**STATED PROBLEM**
Locate "How far is the yellow" in the listing below, then output the line holding it and every line after it, exactly and with nothing else.

== == ==

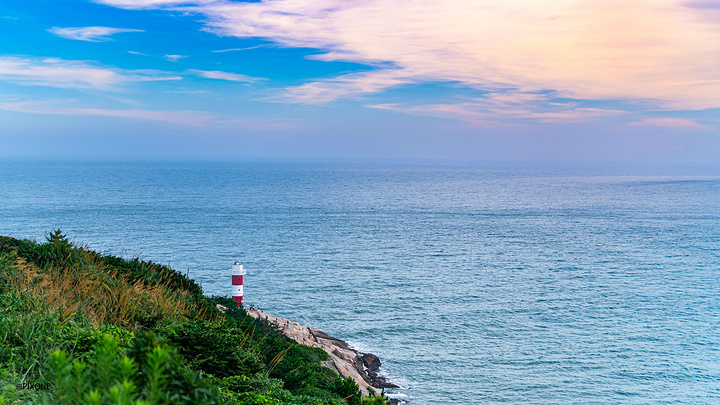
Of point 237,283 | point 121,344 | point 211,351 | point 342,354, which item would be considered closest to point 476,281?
point 342,354

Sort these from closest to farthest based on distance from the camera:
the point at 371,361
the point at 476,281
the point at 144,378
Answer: the point at 144,378, the point at 371,361, the point at 476,281

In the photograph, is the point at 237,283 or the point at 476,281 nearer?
the point at 237,283

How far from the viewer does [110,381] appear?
3.03 meters

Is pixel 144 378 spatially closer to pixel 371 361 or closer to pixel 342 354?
pixel 342 354

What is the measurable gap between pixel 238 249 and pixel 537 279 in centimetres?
3639

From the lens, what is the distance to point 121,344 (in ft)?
18.7

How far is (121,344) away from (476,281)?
160ft

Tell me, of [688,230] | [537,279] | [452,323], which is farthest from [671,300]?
[688,230]

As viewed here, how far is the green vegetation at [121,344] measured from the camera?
2834 mm

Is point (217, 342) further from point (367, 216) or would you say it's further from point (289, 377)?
point (367, 216)

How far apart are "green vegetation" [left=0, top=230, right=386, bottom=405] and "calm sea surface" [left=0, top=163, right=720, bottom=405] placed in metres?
20.3

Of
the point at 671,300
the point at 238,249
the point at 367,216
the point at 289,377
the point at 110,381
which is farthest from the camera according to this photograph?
the point at 367,216

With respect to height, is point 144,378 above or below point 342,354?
above

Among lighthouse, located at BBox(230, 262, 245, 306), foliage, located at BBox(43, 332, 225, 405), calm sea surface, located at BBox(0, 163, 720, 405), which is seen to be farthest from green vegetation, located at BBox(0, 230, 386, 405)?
calm sea surface, located at BBox(0, 163, 720, 405)
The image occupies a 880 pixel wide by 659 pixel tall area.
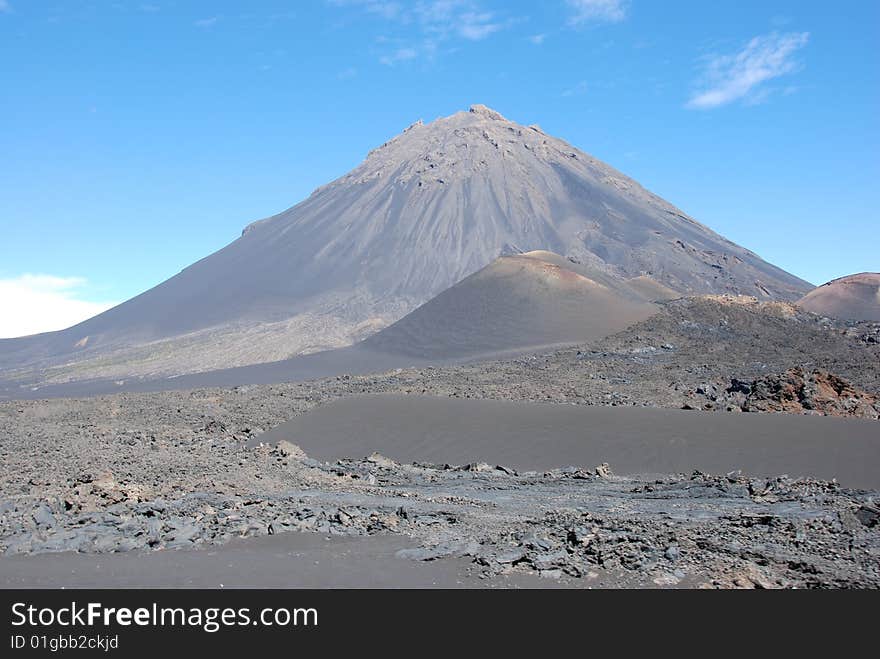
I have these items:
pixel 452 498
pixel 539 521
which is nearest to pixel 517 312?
pixel 452 498

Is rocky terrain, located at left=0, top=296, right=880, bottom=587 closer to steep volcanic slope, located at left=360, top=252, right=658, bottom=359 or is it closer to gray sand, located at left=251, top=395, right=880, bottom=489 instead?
gray sand, located at left=251, top=395, right=880, bottom=489

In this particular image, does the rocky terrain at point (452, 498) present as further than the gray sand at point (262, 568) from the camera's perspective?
Yes

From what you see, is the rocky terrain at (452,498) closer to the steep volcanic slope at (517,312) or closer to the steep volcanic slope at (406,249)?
the steep volcanic slope at (517,312)

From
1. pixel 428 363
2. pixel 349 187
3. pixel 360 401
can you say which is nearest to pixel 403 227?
pixel 349 187

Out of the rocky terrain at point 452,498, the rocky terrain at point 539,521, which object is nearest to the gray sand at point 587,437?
the rocky terrain at point 452,498

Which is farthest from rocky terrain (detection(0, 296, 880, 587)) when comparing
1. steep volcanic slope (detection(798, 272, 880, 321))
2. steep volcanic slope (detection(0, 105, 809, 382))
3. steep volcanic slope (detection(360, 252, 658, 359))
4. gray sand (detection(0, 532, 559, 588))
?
steep volcanic slope (detection(798, 272, 880, 321))

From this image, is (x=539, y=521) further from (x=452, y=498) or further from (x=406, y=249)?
(x=406, y=249)
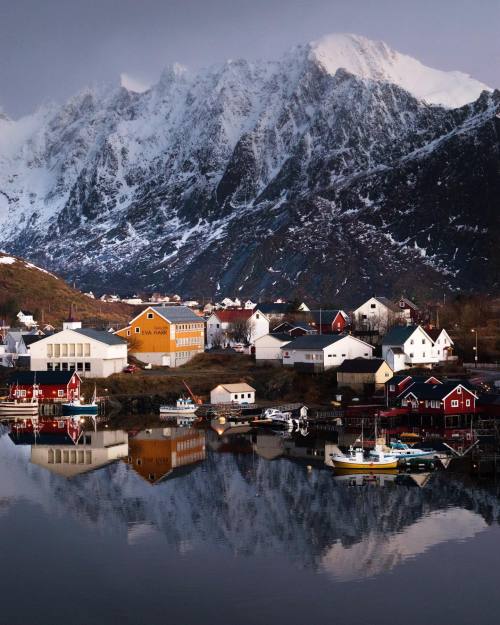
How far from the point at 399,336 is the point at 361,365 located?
599 cm

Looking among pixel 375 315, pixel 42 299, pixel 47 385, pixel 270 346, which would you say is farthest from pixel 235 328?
pixel 42 299

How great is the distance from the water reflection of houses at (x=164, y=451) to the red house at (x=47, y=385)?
34.4 ft

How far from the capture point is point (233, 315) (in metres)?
92.1

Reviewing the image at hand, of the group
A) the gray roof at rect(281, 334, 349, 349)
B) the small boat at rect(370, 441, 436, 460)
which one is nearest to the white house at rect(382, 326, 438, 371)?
the gray roof at rect(281, 334, 349, 349)

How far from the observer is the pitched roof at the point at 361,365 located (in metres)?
63.4

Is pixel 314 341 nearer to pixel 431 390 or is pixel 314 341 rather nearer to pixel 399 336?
pixel 399 336

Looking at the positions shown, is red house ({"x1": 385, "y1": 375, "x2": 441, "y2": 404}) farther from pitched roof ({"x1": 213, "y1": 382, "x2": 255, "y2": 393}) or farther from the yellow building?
the yellow building

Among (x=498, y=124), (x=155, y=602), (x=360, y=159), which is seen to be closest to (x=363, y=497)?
(x=155, y=602)

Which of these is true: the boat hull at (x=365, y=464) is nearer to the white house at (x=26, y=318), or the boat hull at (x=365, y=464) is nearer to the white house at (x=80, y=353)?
the white house at (x=80, y=353)

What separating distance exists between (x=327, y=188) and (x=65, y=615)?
538 feet

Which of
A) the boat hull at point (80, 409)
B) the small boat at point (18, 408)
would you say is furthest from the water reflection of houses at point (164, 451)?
the small boat at point (18, 408)

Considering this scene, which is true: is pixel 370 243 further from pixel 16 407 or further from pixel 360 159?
pixel 16 407

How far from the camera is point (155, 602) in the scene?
2841cm

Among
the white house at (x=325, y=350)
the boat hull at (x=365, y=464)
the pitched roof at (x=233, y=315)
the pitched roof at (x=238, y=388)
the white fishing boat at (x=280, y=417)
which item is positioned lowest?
the boat hull at (x=365, y=464)
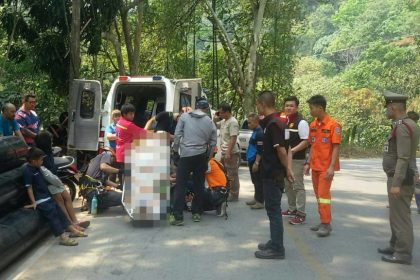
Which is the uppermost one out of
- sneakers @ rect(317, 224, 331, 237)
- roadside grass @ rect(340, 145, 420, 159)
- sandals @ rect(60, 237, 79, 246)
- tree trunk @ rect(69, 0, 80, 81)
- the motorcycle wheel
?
tree trunk @ rect(69, 0, 80, 81)

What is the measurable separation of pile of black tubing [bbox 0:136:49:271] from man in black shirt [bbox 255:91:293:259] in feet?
8.55

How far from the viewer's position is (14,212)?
5785mm

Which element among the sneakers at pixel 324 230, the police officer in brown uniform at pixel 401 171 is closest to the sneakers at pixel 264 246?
the sneakers at pixel 324 230

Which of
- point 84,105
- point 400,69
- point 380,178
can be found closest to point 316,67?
point 400,69

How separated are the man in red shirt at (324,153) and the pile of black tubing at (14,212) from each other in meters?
3.54

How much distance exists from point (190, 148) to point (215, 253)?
1.72 m

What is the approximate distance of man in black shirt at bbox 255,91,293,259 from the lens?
214 inches

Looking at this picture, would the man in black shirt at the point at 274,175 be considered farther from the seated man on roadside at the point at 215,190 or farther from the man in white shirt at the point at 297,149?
the seated man on roadside at the point at 215,190

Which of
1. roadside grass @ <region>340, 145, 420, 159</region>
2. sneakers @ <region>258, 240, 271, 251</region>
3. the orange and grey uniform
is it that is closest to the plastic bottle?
sneakers @ <region>258, 240, 271, 251</region>

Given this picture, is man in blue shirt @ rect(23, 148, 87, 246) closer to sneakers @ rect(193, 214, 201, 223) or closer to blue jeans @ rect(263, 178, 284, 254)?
sneakers @ rect(193, 214, 201, 223)

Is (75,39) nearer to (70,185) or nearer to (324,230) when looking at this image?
(70,185)

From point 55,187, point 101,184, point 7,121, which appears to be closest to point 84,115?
point 7,121

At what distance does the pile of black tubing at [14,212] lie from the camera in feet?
16.8

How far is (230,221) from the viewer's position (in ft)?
24.0
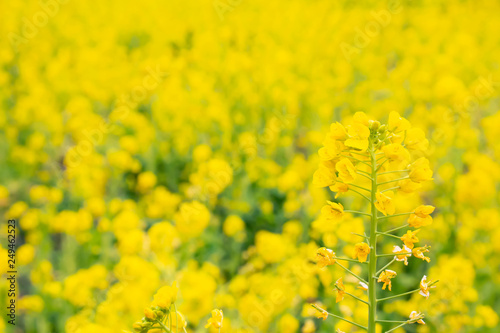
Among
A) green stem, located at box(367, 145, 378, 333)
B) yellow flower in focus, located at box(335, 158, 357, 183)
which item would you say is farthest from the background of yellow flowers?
yellow flower in focus, located at box(335, 158, 357, 183)

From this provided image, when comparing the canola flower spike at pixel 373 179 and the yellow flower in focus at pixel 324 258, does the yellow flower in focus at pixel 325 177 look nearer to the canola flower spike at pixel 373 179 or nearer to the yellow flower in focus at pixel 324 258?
the canola flower spike at pixel 373 179

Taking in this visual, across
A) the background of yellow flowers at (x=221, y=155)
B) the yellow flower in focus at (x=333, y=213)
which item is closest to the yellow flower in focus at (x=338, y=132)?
the yellow flower in focus at (x=333, y=213)

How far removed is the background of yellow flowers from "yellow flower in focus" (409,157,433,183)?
124cm

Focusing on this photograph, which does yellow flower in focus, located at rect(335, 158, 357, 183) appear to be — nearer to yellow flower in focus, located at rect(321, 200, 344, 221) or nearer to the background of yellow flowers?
yellow flower in focus, located at rect(321, 200, 344, 221)

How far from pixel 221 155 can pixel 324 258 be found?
306 centimetres

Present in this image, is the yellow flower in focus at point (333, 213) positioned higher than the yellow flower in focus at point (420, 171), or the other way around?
the yellow flower in focus at point (420, 171)

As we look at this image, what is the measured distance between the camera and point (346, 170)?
951 mm

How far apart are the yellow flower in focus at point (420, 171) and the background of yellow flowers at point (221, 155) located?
124 cm

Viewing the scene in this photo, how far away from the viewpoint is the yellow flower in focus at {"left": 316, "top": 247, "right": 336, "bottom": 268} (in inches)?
38.1

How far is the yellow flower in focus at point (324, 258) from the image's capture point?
968mm

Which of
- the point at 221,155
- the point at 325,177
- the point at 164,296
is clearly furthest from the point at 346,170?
the point at 221,155

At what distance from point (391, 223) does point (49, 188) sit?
2.63 m

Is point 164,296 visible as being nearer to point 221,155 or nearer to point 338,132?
point 338,132

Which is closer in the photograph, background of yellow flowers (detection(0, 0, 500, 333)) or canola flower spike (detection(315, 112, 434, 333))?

== == ==

**SOLUTION TO THE EXERCISE**
How far is the yellow flower in focus at point (324, 258) from the image's capture point?
968mm

Which of
- the point at 221,155
- the point at 325,177
- the point at 164,296
is clearly furthest from the point at 346,170?
the point at 221,155

At what distance from point (391, 223) does point (49, 188) sit?
2.63 m

Is point 164,296 visible as being nearer to point 221,155 or nearer to point 338,132?
point 338,132

Which is closer in the photograph, background of yellow flowers (detection(0, 0, 500, 333)) or canola flower spike (detection(315, 112, 434, 333))?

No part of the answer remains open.